— Не густо… Что с челобитной?
— Отец Герман у себя сховал, а надо бы уж отправить патриарху. Время торопит.
— Не по душе мне нрав отца Варфоломея. В любимцах у архимандрита ходит и живет уж больно незазорно, пьяного питья в рот не берет.
— Что из тою! Я тож не пью. За отца Варфоломея не боись, ведаю о нем лишь добро — не зря под его началом был.
— Ты, Феофан, в обители без году неделя, ручаться тебе за кого-либо рано.
— Обижаешь, Корней.
— Держи ухо востро, брат. Завтра соберешь остатние подписи к челобитной… Тише! Никак шаги…
Голоса смолкли.
«Видно, не расходится у Корнея слово с делом. Но заварил кашу братуха! Как бы голову не сломил, — думал Бориска. — Куда прет, чего ищет? Делать, что ли, ему нечего, кроме как гусей дразнить. Побывал бы в моей шкуре, не то бы запел. И единомышленники его тоже, видать, не краше: с жиру бесятся, друг на дружку изветничают… Да разве можно с имущими силу спорить? С сильным не борись, с богатым не судись. Добром надо, добром. На добро-то что зверь, что человек — завсегда отзывчивы. Ладом да миром горы повернешь, а бунтом все загубишь и сам пропадешь. Эх, люди…»
Бориска пробудился с первым ударом колокола. Звонили к благовесту. Распахнулись Святые ворота, и в город потянулись богомольцы.
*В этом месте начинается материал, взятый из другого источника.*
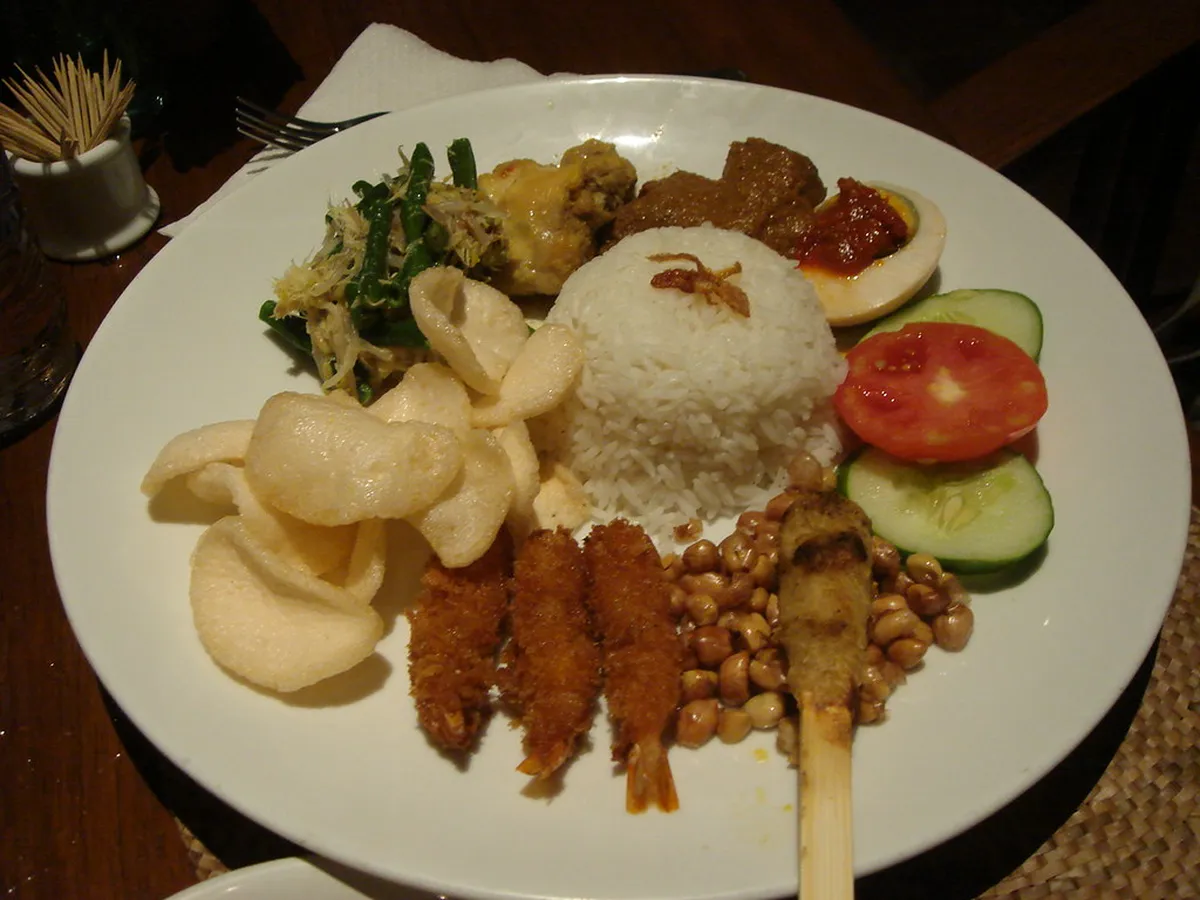 1. Nasi Campur: A Balinese Breakfast Classic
Нищие были тут как тут, канючили:
— Во имя спасителя Исуса Христа подайте, хрещеные!
Глядя на них, Бориска подумал, что впору самому милостыню просить, прикинуться калекой, язык вывалить, глаза вывернуть, — потому как в одном кармане вошь на аркане, в другом — блоха на цепи. Отпихивая тянущиеся к нему худые грязные руки, он чуть не бегом миновал ворота и направился к монастырским кельям, где жил Корней. Несмотря на ранний час, двор был полон народу. Почему-то никто не шел в храмы. Собирались кучками, оживленно переговаривались. Суетились, шныряли по двору служки, растерянно пожимали плечами прибывшие богомольцы.
Около трапезной собралась большая толпа. Бориска подошел ближе. Черные рясы перемешались с мирскими кафтанами, однорядками, азямами. Тут уже вовсю спорили, кричали, брали друг друга за грудки.
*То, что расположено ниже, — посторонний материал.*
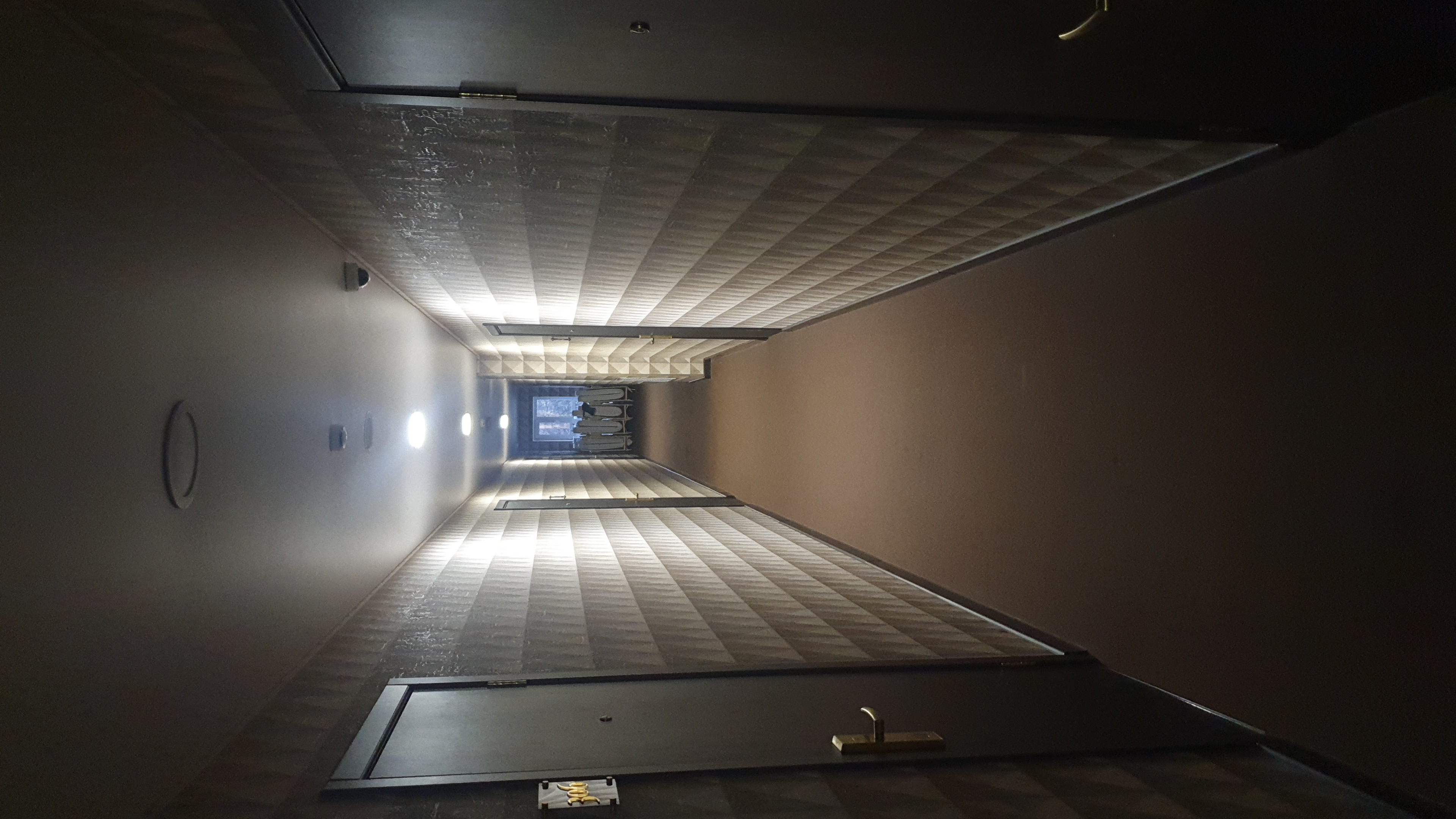 Фото Мартон Лидер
— …А те книги печатные, что патриарх прислал, почто упрятали?
— Честь не дают, в сундуках держат!
— Видно, худое в них написано, потому и не дают.
— Коли худое, так объяви, в чем оно состоит!
— Нам никонианство опостылело, новых служб не хотим!
— Зазорно соловецким монасям веру менять! От Соловков православие истинное, дети мои…
— Чем новая служба худа? Отец Герман отслужил — и вовсе в ней недобра нет.
— Всыпали ему за ересь, и поделом!
— А кто по новой службе плачется? Ну-ко, объявись!